Akhir pekan lalu, rencana serangan Rusia terhadap Ukraina yang diperkirakan dapat terjadi kapan saja menjadi sentimen negatif pendorong Indeks DJIA selama 2 hari (Kamis & Jumat) turun tajam sebesar -1,030 poin (-2.90%) serta Indeks saham berbasis Teknologi Nasdaq jatuh lebih parah sekitar -699 poin (-4.88%). Selanjutnya meski tidak seburuk dua yang lain, S&P 500 juga tercatat melemah 1,90% pada perdagangan Jumat. Sementara itu, Pasar Eropa Jumat kemarin juga kompak ditutup melemah, DAX -0,42%, FTSE -0,15% dan STOXX600 -0,59%.
Selain itu, investor juga mengantisipasi potensi China yang akan mendukung Russia, di mana hal ini akan memperburuk hubungan antara US - China. Selanjutnya kondisi inflasi akut yang terjadi di AS juga masih menjadi masalah utama, di mana inflasi di Januari meningkat +7,5% YoY, tertinggi sejak 1982. Akibatnya, Goldman Sachs kembali menaikkan estimasi kenaikan suku bunga The Fed sebanyak 7x.
Buruknya performa bursa global, termasuk juga bursa di kawasan Asia, menjadi sentimen negatif bagi pasar modal domestik yang bulan lalu tercatat mengalami pertumbuhan dan berhasil menafikan January effect. Bahkan pekan lalu IHSG juga tercatat membukukan kenaikan yang cukup signifikan sebesar +1.25% didorong derasnya dana asing masuk sekitar Rp 7.62 triliun.
Panin Sekuritas mencermati, diskusi melalui telepon yang dilakukan oleh Presiden US, Joe Biden dan Presiden Russia, Vladimir Putin untuk mencegah Russia menyerang Ukraina nyatanya gagal mencapai kesepakatan.
Oleh sebab itu, Panin Sekuritas memperkirakan, Indeks Harga Saham Gabungan (IHSG) pada perdagangan hari ini akan terkoreksi.

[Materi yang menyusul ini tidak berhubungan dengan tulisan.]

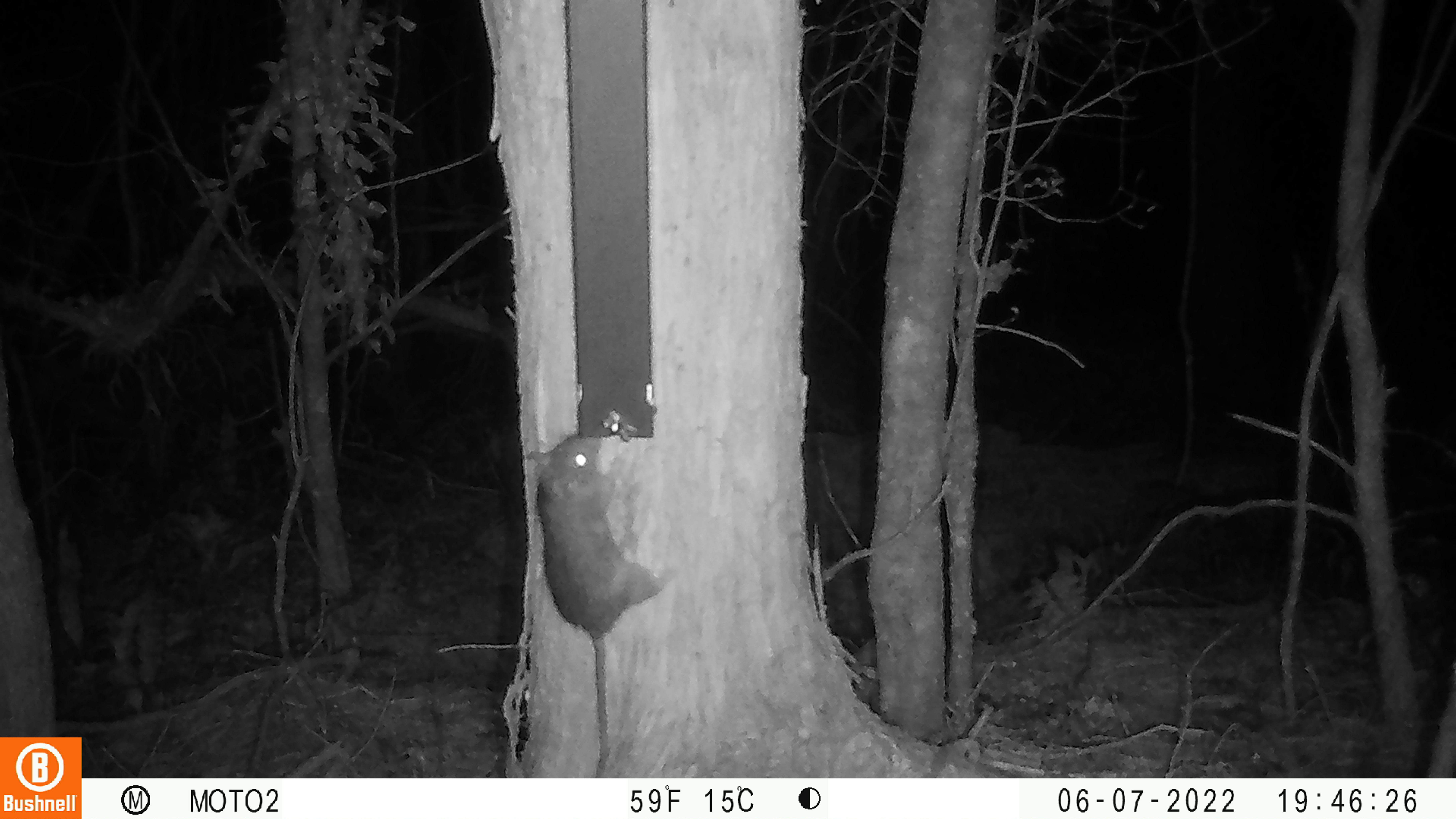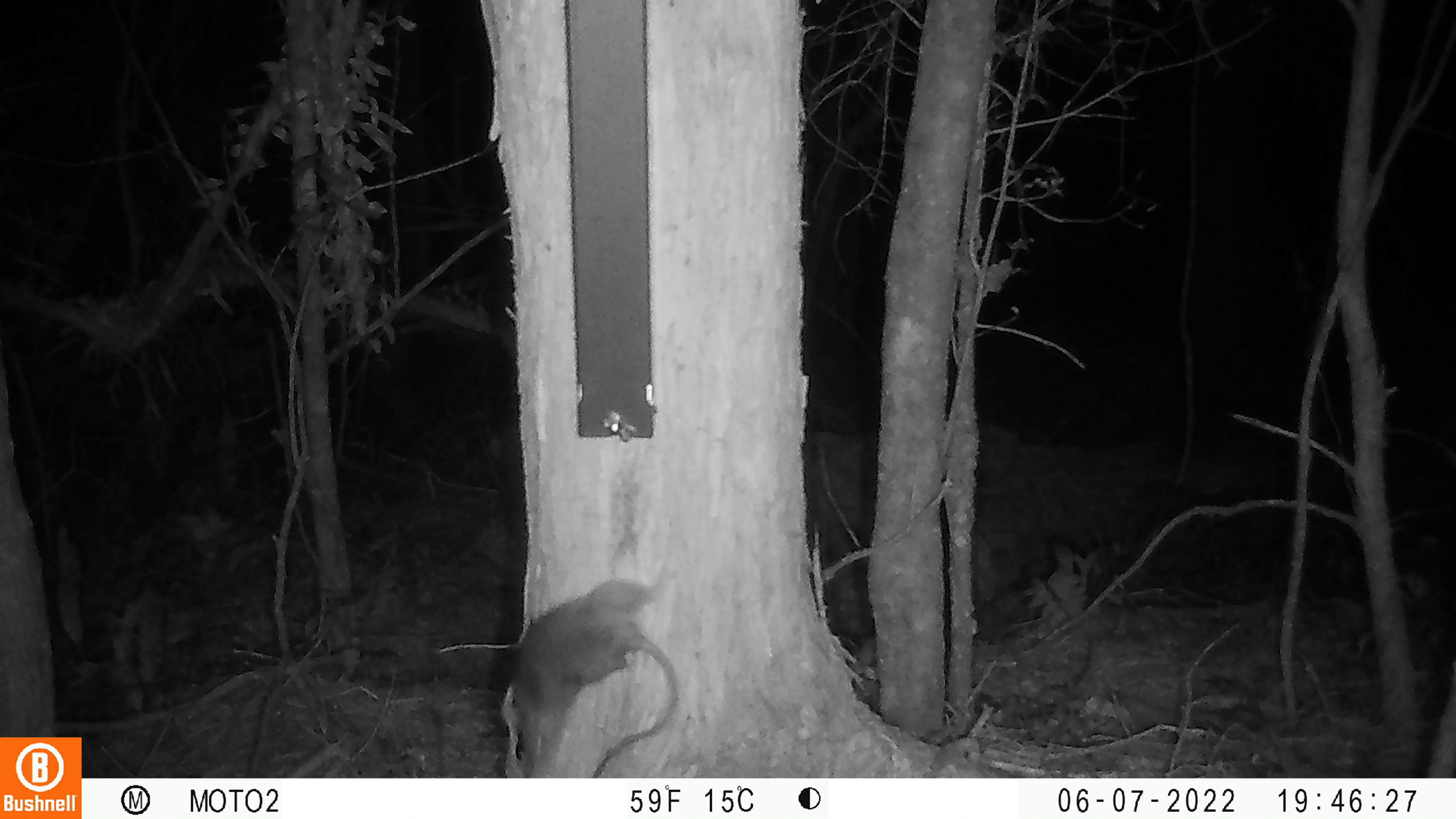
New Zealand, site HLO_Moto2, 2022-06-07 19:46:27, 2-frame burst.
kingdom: Animalia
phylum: Chordata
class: Mammalia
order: Rodentia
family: Muridae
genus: Rattus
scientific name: Rattus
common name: rat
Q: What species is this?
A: Rat (Rattus).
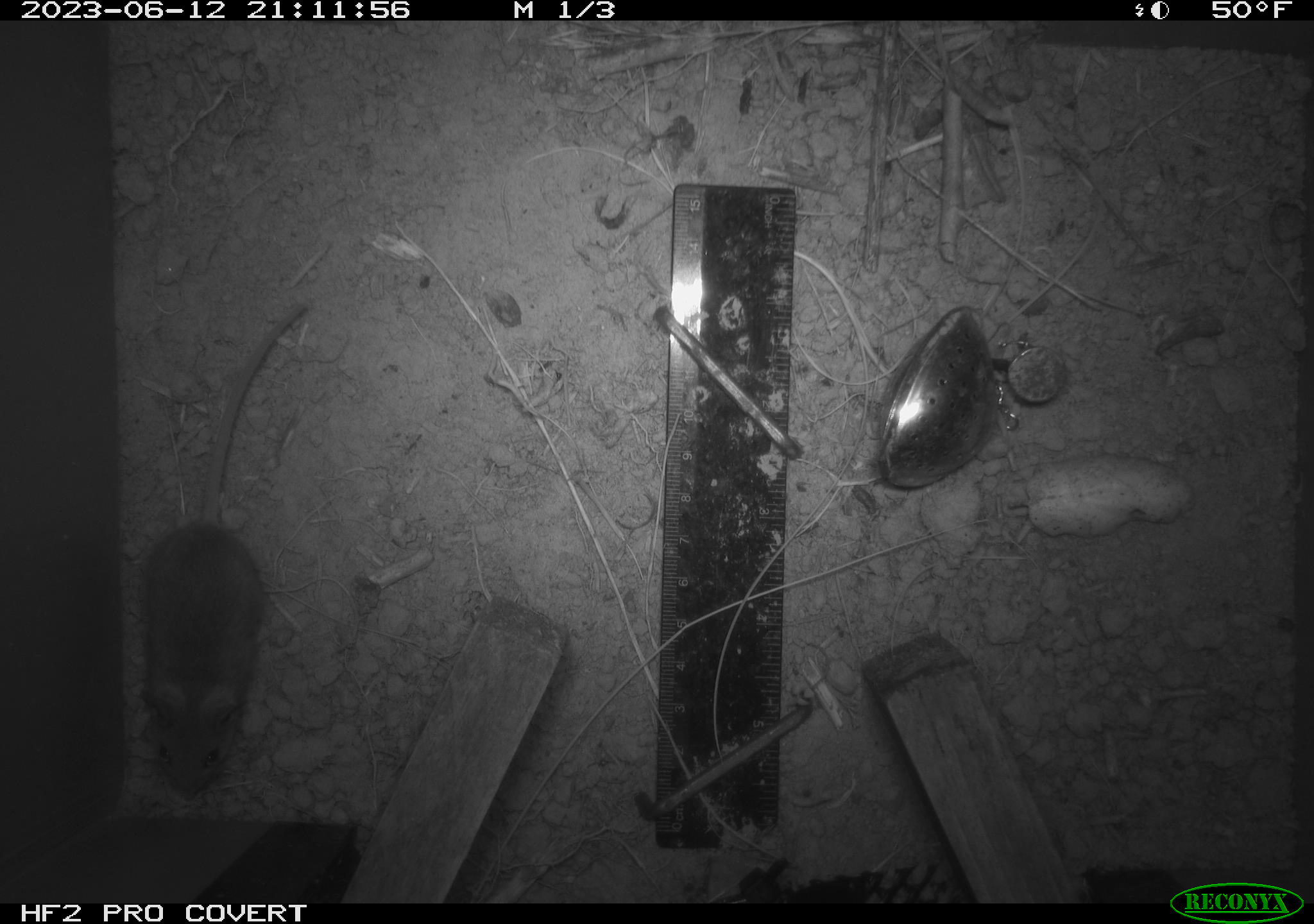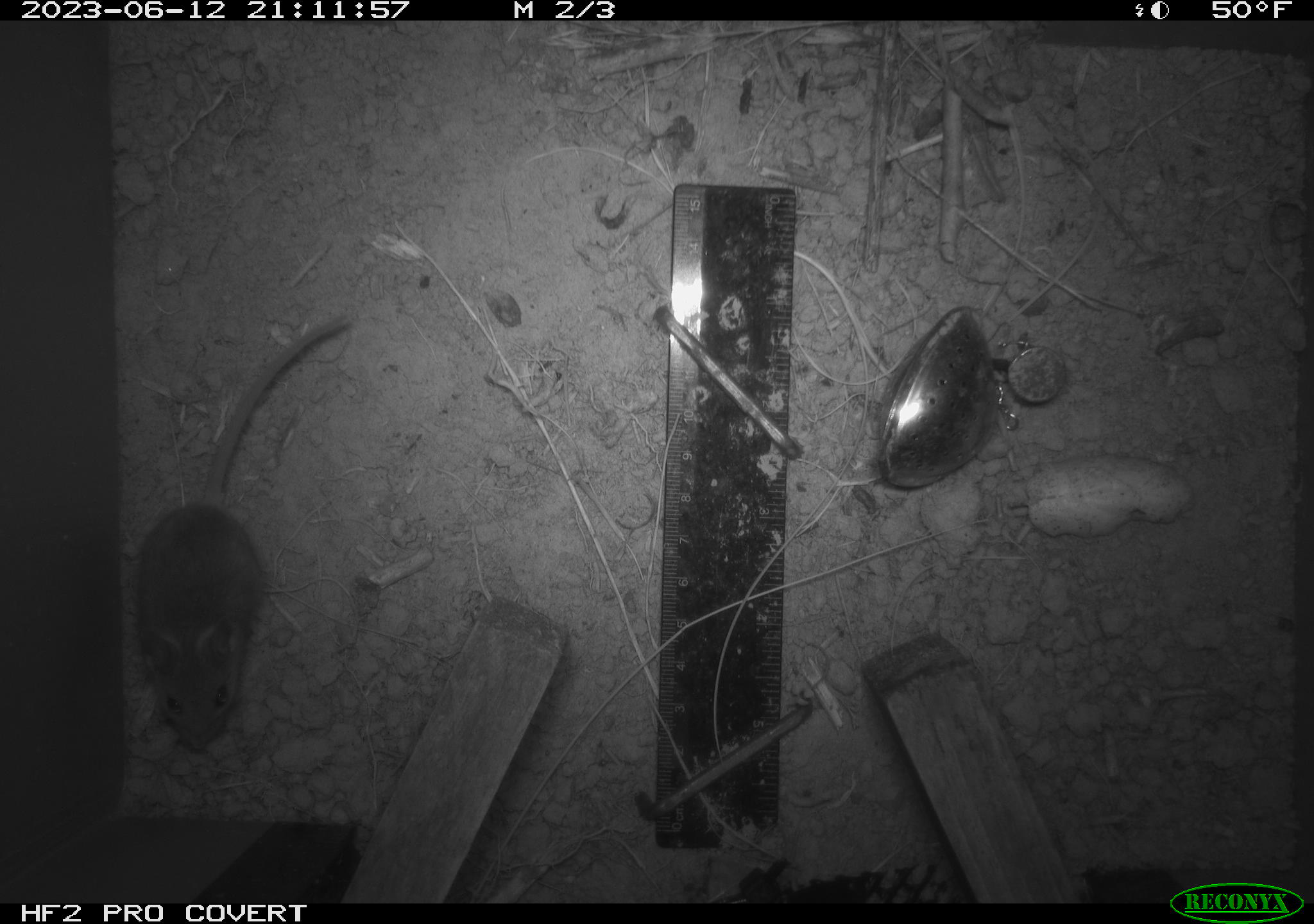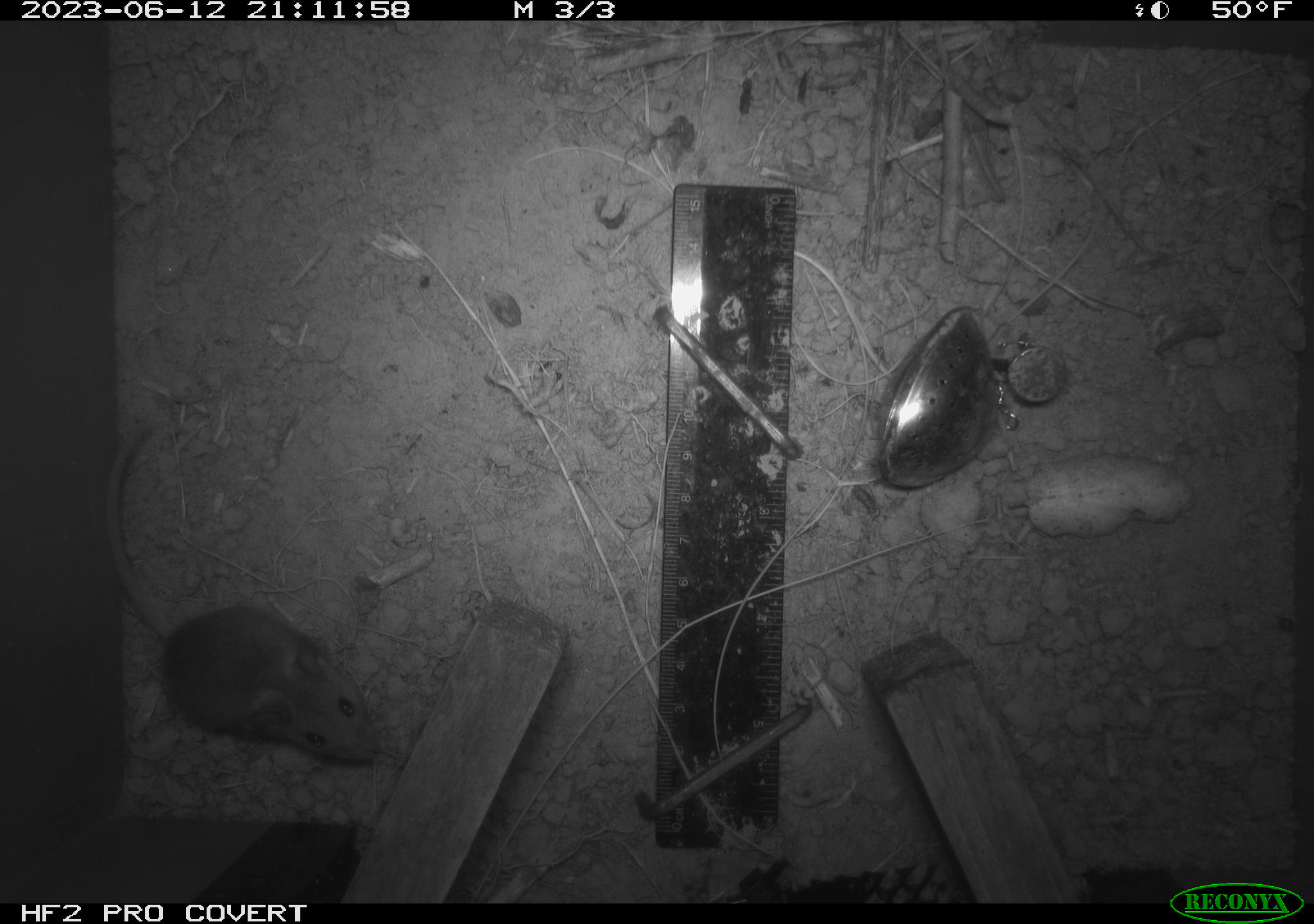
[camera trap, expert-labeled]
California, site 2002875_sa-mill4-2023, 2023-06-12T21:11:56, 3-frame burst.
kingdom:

Selain itu, analis lain dari MNC Sekuritas, Sinarmas Sekuritas dan Mirae juga kompak memprediksi bahwa ketegangan politik di perbatasan Ukraina menjadi kabar buruk bagi bursa domestik.
"Kekhawatiran yang sama bisa spill-over ke Bursa Indonesia dalam perdagangan awal minggu ini," ungkap Edwin Sebayang, Analis dari MNC Sekuritas.
Ketakutan akan terjadinya perang dunia juga memicu naiknya harga komoditas seperti: minyak mentah yang bergerak naik secara cepat mendekati harga US$100/barrel. Harga batu bara juga tercatat ikut terdorong. Harga yang bergejolak dari komoditas tersebut diperkirakan akan memicu naiknya harga BBM (Pertamax Turbo Dex & Dex Light) yang menurut analis MNC Sekuritas "tinggal menunggu kapan akan dinaikkan harga Pertalite dan Pertamax."
Secara umum investor masih mencermati bayak hal pada perdagangan pekan ini, dengan yang utama adalah terkait meningkatnya tensi antara Russia - Ukraina. Investor juga masih mencermati potensi kenaikan suku bunga yang cukup agresif serta kondisi pandemi yang masih belum reda. Selain itu kenaikan harga komoditas seperti minyak, di mana dapat memberi tekanan untuk inflasi juga menjadi hal yang sangat diperhatikan.